Le serviteur qui, connaissant la volonté de son maître, n'a pourtant rien
préparé, ni accompli cette volonté, recevra un grand nombre de coups.
Mais celui qui ne la connaissait pas, et qui a mérité des coups pour sa
conduite, n'en recevra qu'un petit nombre. A qui l'on a beaucoup donné, on
demandera beaucoup ; à qui l'on a beaucoup confié, on réclamera davantage.
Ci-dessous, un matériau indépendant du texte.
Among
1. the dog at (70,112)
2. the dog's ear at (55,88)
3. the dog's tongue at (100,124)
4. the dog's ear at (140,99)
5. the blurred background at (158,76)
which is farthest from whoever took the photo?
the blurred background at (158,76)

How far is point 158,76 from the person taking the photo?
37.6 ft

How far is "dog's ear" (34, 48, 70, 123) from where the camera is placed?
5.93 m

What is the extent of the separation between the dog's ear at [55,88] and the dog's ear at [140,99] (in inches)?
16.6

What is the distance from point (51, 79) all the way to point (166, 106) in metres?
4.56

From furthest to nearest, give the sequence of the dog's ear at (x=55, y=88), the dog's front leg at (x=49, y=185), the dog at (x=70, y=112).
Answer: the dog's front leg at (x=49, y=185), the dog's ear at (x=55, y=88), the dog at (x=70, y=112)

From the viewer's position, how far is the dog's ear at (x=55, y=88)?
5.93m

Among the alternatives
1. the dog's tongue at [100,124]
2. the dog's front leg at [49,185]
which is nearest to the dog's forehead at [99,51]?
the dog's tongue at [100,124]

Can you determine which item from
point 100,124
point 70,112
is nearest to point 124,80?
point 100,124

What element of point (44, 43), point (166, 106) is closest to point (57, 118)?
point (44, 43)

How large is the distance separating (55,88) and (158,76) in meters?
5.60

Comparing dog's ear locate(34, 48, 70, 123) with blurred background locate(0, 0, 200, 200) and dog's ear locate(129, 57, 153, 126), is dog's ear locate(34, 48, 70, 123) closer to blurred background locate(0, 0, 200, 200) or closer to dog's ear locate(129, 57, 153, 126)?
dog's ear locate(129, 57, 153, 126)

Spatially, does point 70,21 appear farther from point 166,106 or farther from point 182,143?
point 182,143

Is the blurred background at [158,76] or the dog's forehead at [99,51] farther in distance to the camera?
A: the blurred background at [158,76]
Extrait de la Traduction Liturgique de la Bible - © AELF, Paris
Commentaire du jour
Saint Cyprien (vers 200-258), évêque de Carthage et martyr
De l'unité, 26-27 (trad. cf DDB 1979, p. 49 et AELF)
« Tenez-vous prêts »
C'est à notre temps que songeait le Seigneur quand il a dit : « Le
Fils de l'homme, quand il viendra, trouvera-t-il la foi sur terre ? » (Lc
18,8) Nous voyons cette prophétie se réaliser. La crainte de Dieu, la loi
de la justice, la charité, les bonnes oeuvres, on n'y croit plus
Tout ce
que craindrait notre conscience, si elle y croyait, elle ne le craint pas,
parce qu'elle n'y croit pas. Car si elle y croyait, elle serait vigilante ;
et si elle était vigilante, elle se sauverait.
Réveillons-nous donc, frères très chers, autant que nous en sommes
capables. Secouons le sommeil de notre inertie. Veillons à observer et à
pratiquer les préceptes du Seigneur. Soyons tels qu'il nous a prescrit
d'être, quand il a dit : « Restez en tenue de service et gardez vos lampes
allumées. Soyez comme des gens qui attendent leur maître à son retour des
noces pour lui ouvrir dès qu'il arrivera et frappera à la porte. Heureux
les serviteurs que le maître, à son arrivée, trouvera en train de veiller
».
Oui, restons en tenue de service, de peur que, quand viendra le jour
du départ, il ne nous trouve embarrassés et empêtrés. Que notre lumière
brille et rayonne de bonnes oeuvres, qu'elle nous achemine de la nuit de ce
monde à la lumière et à la charité éternelles. Attendons avec soin et
prudence l'arrivée soudaine du Seigneur, afin que, lorsqu'il frappera à la
porte, notre foi soit en éveil pour recevoir du Seigneur la récompense de
sa vigilance. Si nous observons ces commandements, si nous retenons ces
avertissements et ces préceptes, les ruses trompeuses de l'Accusateur ne
pourront pas nous accabler pendant notre sommeil. Mais reconnus serviteurs
vigilants, nous régnerons avec le Christ triomphant.